The French Mandate for Syria and the Lebanon was handed to France by the League of Nations after World War I during the partitioning of the Ottoman Empire after its defeat. The mandate over Lebanon lasted until 1943, while Syria attained independence in 1946.
At the moment, certain actors, in particular Russia and the United States, are actively engaged in the region’s affairs. The expert noted that the crisis, caused by Hariri’s unexpected resignation, was a chance for France to also gain a stronger position at the geopolitical level.
“France is trying to set foot in the region at a moment when other countries are also very active … France is trying to have a diplomatic comeback, by saying that it can act as a mediator and by doing so is making a political bet,” Dot-Pouillard said.
According to Jean-Paul Chagnollaud, the director of the Institute of research and studies on the Mediterranean and the Middle East (iReMMO) think tank, even though France’s political means were too limited to “have real influence,” it still could contribute to resolving the crisis.
“France has a military presence in Lebanon within the framework of UNIFIL [United Nations Interim Force in Lebanon]. The two countries also have a real cultural alliance. It might not mean much at the level of international relations, but if there is a political will on behalf of Paris, it still has the means to have some sort of influence, even though it cannot be compared to the capacity for action of Russia or the United States,” Chagnollaud said.
Lebanese President Michel Aoun has not recognized the resignation of Hariri, echoing Hezbollah leader Hassan Nasrallah’s concerns that the statement could have been made under pressure by the Saudi authorities, a claim denied by Riyadh.

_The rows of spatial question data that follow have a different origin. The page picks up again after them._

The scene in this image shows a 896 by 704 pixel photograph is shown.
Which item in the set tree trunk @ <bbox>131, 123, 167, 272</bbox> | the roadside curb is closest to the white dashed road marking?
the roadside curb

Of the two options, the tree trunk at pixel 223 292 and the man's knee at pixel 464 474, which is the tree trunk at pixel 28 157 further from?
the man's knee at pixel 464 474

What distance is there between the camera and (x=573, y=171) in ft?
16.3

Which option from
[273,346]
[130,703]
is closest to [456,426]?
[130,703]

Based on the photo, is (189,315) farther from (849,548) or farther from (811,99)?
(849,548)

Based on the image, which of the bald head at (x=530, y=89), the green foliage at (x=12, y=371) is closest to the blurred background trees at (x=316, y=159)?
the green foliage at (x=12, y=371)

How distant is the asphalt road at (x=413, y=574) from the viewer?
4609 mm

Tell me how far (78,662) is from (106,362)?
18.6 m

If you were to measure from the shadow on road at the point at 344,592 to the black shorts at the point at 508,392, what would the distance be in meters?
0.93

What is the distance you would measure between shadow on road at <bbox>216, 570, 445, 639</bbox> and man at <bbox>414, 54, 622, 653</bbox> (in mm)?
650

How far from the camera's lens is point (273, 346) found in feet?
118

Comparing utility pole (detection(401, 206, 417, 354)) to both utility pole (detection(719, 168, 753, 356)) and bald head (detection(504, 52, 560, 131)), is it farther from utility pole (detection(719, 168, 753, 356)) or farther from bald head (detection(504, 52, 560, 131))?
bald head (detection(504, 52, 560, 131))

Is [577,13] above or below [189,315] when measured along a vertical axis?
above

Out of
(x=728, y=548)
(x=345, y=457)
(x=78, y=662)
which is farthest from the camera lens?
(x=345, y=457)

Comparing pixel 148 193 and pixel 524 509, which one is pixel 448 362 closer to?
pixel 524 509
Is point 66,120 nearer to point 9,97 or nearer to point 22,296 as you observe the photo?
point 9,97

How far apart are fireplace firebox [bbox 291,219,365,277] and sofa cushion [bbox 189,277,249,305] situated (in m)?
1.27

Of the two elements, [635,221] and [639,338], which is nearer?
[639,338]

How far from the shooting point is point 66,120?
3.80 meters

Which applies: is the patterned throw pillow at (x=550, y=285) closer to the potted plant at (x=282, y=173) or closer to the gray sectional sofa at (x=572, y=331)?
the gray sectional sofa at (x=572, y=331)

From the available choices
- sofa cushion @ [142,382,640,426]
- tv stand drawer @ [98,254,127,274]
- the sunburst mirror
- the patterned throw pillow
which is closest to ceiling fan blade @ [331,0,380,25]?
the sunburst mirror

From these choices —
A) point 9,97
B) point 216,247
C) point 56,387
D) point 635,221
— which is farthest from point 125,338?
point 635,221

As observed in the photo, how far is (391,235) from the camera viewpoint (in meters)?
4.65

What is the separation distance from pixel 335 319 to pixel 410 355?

Chagnollaud noted that France could succeed as a mediator, since it had good relations with all the three countries involved in the crisis.
“I think France previews the risks, serious tensions, violence or even war that could happen there, and it tries to play a role of a mediator while recognizing the importance of Iran, which I think is very important … It [France] has very good relations with Saudi Arabia, but also with Lebanon… I think it is in the common interest to have a country like France act as a mediator in the Middle East,” the expert concluded.